## Saved entries
• • • • •
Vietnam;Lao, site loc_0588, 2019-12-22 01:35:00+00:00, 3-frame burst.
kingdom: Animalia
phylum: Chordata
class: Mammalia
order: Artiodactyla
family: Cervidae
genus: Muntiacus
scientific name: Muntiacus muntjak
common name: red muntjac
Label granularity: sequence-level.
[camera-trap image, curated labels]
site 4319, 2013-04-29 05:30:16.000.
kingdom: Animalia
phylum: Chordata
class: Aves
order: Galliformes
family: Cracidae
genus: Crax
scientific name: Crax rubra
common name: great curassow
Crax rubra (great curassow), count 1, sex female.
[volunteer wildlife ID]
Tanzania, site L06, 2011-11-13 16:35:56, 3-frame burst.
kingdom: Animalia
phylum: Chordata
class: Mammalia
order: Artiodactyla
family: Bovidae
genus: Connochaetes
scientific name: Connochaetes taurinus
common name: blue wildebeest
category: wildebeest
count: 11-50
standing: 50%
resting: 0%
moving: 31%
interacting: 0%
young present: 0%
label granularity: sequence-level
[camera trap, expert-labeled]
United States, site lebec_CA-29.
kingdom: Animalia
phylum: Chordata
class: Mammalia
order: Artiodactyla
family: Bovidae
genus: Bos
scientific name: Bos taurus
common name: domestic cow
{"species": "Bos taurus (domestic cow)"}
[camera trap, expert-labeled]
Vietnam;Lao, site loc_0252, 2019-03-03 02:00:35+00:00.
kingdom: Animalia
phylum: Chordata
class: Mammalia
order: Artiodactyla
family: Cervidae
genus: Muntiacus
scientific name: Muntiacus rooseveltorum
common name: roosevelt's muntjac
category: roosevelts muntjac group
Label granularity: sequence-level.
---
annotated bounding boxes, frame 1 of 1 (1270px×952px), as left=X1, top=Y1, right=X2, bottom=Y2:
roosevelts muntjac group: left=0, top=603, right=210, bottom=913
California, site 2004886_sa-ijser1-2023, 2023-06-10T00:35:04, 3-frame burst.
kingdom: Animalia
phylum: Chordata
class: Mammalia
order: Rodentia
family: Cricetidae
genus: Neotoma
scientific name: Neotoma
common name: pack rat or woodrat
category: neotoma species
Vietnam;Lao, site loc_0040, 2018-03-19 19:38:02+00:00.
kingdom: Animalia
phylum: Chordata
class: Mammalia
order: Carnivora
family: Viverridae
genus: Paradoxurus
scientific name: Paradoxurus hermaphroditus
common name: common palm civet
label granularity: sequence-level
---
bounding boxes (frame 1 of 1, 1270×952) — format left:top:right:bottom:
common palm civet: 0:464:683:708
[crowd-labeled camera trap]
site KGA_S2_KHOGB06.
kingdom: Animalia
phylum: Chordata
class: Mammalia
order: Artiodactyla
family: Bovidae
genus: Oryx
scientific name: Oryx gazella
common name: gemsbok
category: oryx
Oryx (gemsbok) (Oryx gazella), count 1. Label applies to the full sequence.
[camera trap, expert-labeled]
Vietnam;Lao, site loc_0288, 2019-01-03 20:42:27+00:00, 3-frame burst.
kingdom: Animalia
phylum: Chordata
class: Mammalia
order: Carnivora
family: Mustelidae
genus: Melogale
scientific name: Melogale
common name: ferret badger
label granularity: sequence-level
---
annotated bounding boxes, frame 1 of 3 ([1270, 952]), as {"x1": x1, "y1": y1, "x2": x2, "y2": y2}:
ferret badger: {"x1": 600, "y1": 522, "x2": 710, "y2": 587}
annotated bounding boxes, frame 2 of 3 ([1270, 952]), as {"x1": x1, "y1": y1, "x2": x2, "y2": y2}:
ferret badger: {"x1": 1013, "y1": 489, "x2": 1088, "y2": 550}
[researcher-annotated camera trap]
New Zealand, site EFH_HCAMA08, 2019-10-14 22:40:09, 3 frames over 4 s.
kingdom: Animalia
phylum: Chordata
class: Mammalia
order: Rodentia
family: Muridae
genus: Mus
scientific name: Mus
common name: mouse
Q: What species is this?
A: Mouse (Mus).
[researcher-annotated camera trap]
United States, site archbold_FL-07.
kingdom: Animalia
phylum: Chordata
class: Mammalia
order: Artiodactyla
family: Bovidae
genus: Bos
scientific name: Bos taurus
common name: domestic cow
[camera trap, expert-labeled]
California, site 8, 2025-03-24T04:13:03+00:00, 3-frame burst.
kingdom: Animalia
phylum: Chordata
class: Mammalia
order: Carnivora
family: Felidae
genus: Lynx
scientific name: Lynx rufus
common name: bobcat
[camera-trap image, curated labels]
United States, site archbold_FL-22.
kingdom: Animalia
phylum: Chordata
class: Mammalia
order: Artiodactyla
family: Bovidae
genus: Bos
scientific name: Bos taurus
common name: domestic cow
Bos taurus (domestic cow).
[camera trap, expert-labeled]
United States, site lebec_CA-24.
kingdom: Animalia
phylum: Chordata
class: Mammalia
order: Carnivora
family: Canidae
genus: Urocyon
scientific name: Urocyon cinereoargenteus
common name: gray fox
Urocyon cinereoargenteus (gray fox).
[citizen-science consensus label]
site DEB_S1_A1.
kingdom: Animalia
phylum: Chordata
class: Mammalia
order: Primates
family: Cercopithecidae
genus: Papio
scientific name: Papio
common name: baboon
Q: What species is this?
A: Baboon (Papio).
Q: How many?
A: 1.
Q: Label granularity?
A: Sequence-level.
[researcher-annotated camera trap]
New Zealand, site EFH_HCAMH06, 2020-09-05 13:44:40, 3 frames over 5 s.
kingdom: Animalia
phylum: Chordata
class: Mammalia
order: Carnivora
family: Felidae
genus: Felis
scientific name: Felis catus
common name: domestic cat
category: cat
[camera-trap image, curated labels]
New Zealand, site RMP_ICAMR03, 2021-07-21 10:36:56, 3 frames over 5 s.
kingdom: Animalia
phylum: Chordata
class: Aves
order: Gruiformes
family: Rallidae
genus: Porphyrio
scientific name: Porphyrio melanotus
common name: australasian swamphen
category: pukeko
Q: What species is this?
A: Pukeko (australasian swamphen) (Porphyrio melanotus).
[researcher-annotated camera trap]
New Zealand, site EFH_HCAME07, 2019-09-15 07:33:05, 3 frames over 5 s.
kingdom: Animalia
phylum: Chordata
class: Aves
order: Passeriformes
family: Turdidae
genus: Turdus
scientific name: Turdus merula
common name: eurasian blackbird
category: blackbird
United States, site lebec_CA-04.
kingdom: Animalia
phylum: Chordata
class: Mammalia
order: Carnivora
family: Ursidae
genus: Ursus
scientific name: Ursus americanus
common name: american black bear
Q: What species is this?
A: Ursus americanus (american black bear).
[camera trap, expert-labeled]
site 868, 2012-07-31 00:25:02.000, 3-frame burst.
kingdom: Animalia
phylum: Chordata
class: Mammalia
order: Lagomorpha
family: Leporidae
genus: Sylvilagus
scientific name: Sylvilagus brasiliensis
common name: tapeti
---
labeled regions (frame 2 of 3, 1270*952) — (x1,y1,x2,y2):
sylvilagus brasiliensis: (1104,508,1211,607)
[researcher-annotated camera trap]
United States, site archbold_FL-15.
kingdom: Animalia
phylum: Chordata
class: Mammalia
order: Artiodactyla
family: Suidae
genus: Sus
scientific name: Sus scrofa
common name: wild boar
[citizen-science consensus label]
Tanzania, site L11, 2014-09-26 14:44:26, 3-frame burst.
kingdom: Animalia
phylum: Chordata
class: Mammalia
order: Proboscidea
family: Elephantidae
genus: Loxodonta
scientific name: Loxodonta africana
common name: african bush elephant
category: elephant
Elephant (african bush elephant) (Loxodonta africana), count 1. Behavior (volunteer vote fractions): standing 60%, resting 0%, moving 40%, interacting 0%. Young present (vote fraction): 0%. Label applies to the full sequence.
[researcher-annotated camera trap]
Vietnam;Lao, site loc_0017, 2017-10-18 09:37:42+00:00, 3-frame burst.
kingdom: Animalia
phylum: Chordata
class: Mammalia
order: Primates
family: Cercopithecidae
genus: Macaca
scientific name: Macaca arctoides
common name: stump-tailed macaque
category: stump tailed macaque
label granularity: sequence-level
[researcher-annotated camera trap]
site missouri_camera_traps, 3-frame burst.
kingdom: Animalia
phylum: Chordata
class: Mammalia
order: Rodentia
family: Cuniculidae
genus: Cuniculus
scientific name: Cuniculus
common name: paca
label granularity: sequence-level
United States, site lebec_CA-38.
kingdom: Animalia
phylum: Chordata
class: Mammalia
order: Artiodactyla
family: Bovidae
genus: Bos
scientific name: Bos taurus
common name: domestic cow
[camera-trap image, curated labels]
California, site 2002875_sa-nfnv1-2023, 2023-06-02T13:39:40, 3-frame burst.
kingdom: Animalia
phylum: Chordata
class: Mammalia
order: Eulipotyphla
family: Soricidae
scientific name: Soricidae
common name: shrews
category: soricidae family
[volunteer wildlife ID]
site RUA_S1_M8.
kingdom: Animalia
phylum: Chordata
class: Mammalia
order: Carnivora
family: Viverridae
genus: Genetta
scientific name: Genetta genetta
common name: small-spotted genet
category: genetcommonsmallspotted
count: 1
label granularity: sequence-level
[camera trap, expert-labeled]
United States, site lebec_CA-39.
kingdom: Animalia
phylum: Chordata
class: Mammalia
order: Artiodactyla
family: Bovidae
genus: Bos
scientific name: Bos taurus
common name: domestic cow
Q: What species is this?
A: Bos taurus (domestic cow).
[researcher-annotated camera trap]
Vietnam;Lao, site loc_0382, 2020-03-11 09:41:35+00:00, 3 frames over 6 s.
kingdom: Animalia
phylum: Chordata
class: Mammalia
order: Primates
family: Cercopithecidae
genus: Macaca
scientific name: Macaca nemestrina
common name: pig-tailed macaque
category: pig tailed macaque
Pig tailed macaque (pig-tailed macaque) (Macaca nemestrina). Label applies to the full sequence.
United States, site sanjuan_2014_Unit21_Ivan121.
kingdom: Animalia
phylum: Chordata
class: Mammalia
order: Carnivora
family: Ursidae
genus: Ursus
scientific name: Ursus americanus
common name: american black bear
• • • • •
## Assignment
Among the lines above, repeat exactly those from the line with "family: Canidae" to the line with "order: Passeriformes", counting both ends.

## Output for this task
family: Canidae
genus: Urocyon
scientific name: Urocyon cinereoargenteus
common name: gray fox
Urocyon cinereoargenteus (gray fox).
[citizen-science consensus label]
site DEB_S1_A1.
kingdom: Animalia
phylum: Chordata
class: Mammalia
order: Primates
family: Cercopithecidae
genus: Papio
scientific name: Papio
common name: baboon
Q: What species is this?
A: Baboon (Papio).
Q: How many?
A: 1.
Q: Label granularity?
A: Sequence-level.
[researcher-annotated camera trap]
New Zealand, site EFH_HCAMH06, 2020-09-05 13:44:40, 3 frames over 5 s.
kingdom: Animalia
phylum: Chordata
class: Mammalia
order: Carnivora
family: Felidae
genus: Felis
scientific name: Felis catus
common name: domestic cat
category: cat
[camera-trap image, curated labels]
New Zealand, site RMP_ICAMR03, 2021-07-21 10:36:56, 3 frames over 5 s.
kingdom: Animalia
phylum: Chordata
class: Aves
order: Gruiformes
family: Rallidae
genus: Porphyrio
scientific name: Porphyrio melanotus
common name: australasian swamphen
category: pukeko
Q: What species is this?
A: Pukeko (australasian swamphen) (Porphyrio melanotus).
[researcher-annotated camera trap]
New Zealand, site EFH_HCAME07, 2019-09-15 07:33:05, 3 frames over 5 s.
kingdom: Animalia
phylum: Chordata
class: Aves
order: Passeriformes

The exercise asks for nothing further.